_Selection_

Standalone Post: Provisioning a Bare-Metal Hypervisor with Fedora CoreOS + Ignition

Status: Ready to write. Process completed and verified. Audience: Homelabbers / security folks who want a reproducible, cattle-not-pets hypervisor Hook: One USB drive, three reboots, and a fully configured KVM hypervisor appears — no clicking, no forgetting configs.

The problem with traditional installs

Every time you reinstall a hypervisor host you go through the same ritual: click through the installer, set the hostname, create the user, install packages, copy configs, set up libvirt networks, enable services. It works, but it's manual and error-prone. Six months later you rebuild and realise you forgot a config you didn't write down.

Fedora CoreOS + Ignition flips this. The machine definition lives in a file in your git repo. The USB drive carries that definition. Boot, install, walk away.

What is Ignition?

Ignition is a first-boot provisioning system built into Fedora CoreOS. Unlike cloud-init (which runs on every boot), Ignition runs exactly once — during the initial install — and applies your config atomically before the machine is ever handed to you. By the time you can SSH in, everything is already in place: users, SSH keys, files, systemd units, the works.

The human-editable format is Butane (.bu) — a clean YAML dialect. You compile it to the actual JSON Ignition format (.ign) before provisioning.

What is ucore-hci?

_Data excerpt_
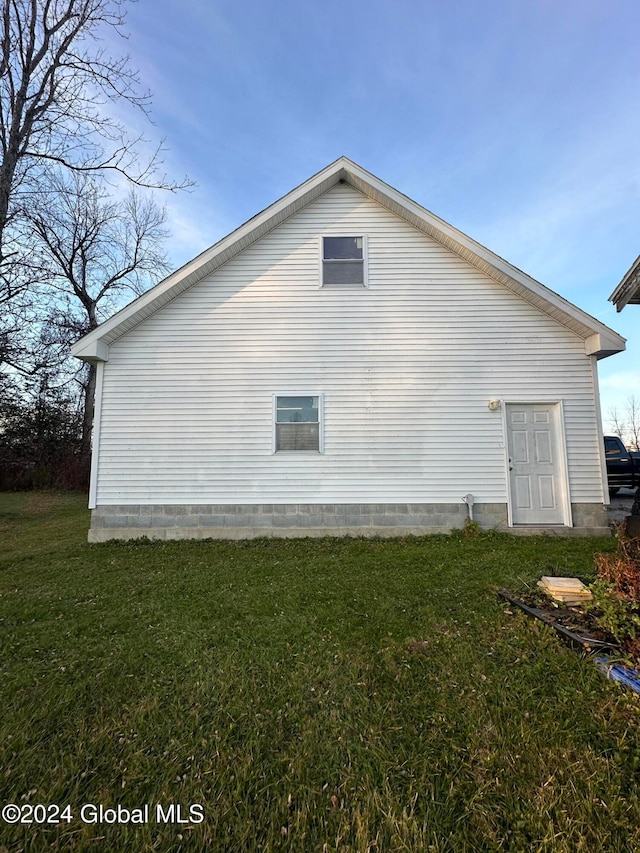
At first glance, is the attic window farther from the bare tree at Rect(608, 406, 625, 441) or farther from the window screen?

_Things to do_
a) Transcribe the part of the post on provisioning a hypervisor with Fedora CoreOS starting at "Ignition is a" and ending at "What is ucore-hci?".
b) Pick up the post on provisioning a hypervisor with Fedora CoreOS after its last line and keep writing it.

_Written responses_
a)
Ignition is a first-boot provisioning system built into Fedora CoreOS. Unlike cloud-init (which runs on every boot), Ignition runs exactly once — during the initial install — and applies your config atomically before the machine is ever handed to you. By the time you can SSH in, everything is already in place: users, SSH keys, files, systemd units, the works.

The human-editable format is Butane (.bu) — a clean YAML dialect. You compile it to the actual JSON Ignition format (.ign) before provisioning.

What is ucore-hci?

b)
ucore-hci is a Universal Blue image — a custom Fedora CoreOS image that ships with KVM/libvirt, Podman, and Cockpit pre-installed. It's purpose-built for bare-metal hypervisor duty. No extra packages needed; you boot into a machine that already knows how to run VMs.

Because CoreOS uses rpm-ostree (immutable base image), you can't just dnf install things at will. ucore-hci solves this by baking the right packages into the image itself. For anything else — host-side services like Suricata — you run Podman containers instead of layering packages.

The autorebase two-step

ucore-hci doesn't have its own ISO. You boot the standard Fedora CoreOS live ISO and let two systemd oneshot services handle the image swap:

  1. Boot 1 (vanilla CoreOS): ucore-unsigned-autorebase.service fires, rebases to ostree-unverified-registry:ghcr.io/ublue-os/ucore-hci:stable, creates a sentinel file, disables itself, reboots.
  2. Boot 2 (unsigned ucore): ucore-signed-autorebase.service fires, rebases to ostree-image-signed:docker://ghcr.io/ublue-os/ucore-hci:stable (cosign-verified), creates its sentinel, disables itself, reboots.
  3. Boot 3+: Both sentinel files exist, neither service fires — normal operation.

The sentinel pattern (ConditionPathExists=!/etc/ucore-autorebase/unverified etc.) comes directly from the official ublue-os/ucore examples. Don't invent your own guard logic here — the official pattern is what it is for good reason.

What goes in the Ignition config

The full config lives at ignition/ucore-hci.bu in this repo. Key sections:

  • Users + SSH key — blyons account, wheel/libvirt/kvm groups, passwordless sudo
  • NetworkManager unmanaged config — prevents NM from grabbing virbr* at boot (a real gotcha: NM will steal virbr0 before libvirt can claim it, breaking the default NAT network on every reboot — learned the hard way on aurora, baked in here)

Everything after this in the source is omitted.